Side five introduces the new album, WINGS AT THE SPEED OF SOUND, starting with the goofy pop of “Let ’em In,” one of two big hits from the record. Laine’s sinuous “Time To Hide” kicks up the rock ‘n’ roll again before the other big hit, “Silly Love Songs,” gets an early airing. I know that a lot of people cite this song, in particular, as proof that McCartney’s post-Beatles work was schmaltzy pop crap, but I’ve always liked it. So sue me, ’cause I think this version is pretty darn fun! Rocker Paul returns on “Beware My Love,” one of his more muscular forays into the realm of hard rock. Throughout WINGS OVER AMERICA, Paul, Jimmy and Denny had been switching back and forth between guitar and bass (and, occasionally, piano) but, the imaginative bass work (and the tone) on this side is all Paul and, for that reason alone, is the highlight of the set. Paul continues on bass on the final side with “Letting Go” another VENUS AND MARS rocker. “Letting Go” is followed by what is probably McCartney’s most well-known post-Beatles tune, “Band On the Run.” The bass (McCartney again) is quite prominent and the guitars, drums and Linda’s synthesizer cut through at times, but the song sounds thin somehow. It’s still a great rocker. The encores, “Hi, Hi, Hi” and “Soily,” sound better.
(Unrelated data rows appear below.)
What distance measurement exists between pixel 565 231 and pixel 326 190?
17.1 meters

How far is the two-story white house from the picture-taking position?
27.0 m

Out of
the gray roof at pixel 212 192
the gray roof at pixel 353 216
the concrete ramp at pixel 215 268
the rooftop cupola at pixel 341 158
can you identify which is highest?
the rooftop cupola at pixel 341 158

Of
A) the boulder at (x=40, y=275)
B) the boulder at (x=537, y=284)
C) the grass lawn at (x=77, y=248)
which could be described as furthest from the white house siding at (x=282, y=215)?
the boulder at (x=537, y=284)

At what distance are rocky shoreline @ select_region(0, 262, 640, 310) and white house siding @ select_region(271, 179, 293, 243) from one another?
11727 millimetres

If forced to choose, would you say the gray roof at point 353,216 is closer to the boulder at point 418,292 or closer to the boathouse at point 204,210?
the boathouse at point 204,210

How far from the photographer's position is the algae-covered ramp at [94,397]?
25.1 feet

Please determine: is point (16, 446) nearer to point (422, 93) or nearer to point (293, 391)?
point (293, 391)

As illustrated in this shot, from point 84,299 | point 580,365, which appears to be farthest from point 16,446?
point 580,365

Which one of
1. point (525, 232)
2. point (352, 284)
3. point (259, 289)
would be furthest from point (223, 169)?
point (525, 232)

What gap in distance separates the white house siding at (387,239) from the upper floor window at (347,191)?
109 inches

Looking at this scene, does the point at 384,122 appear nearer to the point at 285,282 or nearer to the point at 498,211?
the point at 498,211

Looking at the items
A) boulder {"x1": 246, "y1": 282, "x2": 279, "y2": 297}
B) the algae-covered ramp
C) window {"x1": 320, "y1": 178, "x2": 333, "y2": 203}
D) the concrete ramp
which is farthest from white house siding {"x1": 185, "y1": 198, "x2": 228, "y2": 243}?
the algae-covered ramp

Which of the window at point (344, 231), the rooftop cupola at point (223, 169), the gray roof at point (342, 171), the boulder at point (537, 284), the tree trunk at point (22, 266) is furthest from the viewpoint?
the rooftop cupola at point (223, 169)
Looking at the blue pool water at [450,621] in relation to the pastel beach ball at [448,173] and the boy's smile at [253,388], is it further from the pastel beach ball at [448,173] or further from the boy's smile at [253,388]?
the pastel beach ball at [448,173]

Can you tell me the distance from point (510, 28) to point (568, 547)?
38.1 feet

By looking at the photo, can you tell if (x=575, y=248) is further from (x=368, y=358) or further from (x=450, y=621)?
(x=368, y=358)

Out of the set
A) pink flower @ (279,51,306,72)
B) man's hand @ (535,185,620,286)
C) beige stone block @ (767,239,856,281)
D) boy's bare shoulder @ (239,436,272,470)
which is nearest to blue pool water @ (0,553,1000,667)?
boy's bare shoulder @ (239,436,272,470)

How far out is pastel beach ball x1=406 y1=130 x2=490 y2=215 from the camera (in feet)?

The guitar interaction between McCulloch and Laine is possibly the strongest of the entire album, with McCulloch on slide and Laine playing a double neck. Paul McCartney wanted to prove that this wasn’t just his Wings, but a cohesive unit of five very talented musicians. I’d have to say that they definitely proved his point with the Wings Over the World tour and the WINGS OVER AMERICA album, which is why it’s one of the 20 best live albums ever.
The most recent release of WINGS OVER AMERICA came in 2013, with standard two CD and three LP versions, a Best Buy version with an extra CD of eight songs recorded at San Francisco’s famed Cow Palace and a sprawling box set featuring all three CDs, as well as a DVD of a television special called WINGS OVER THE WORLD and four books.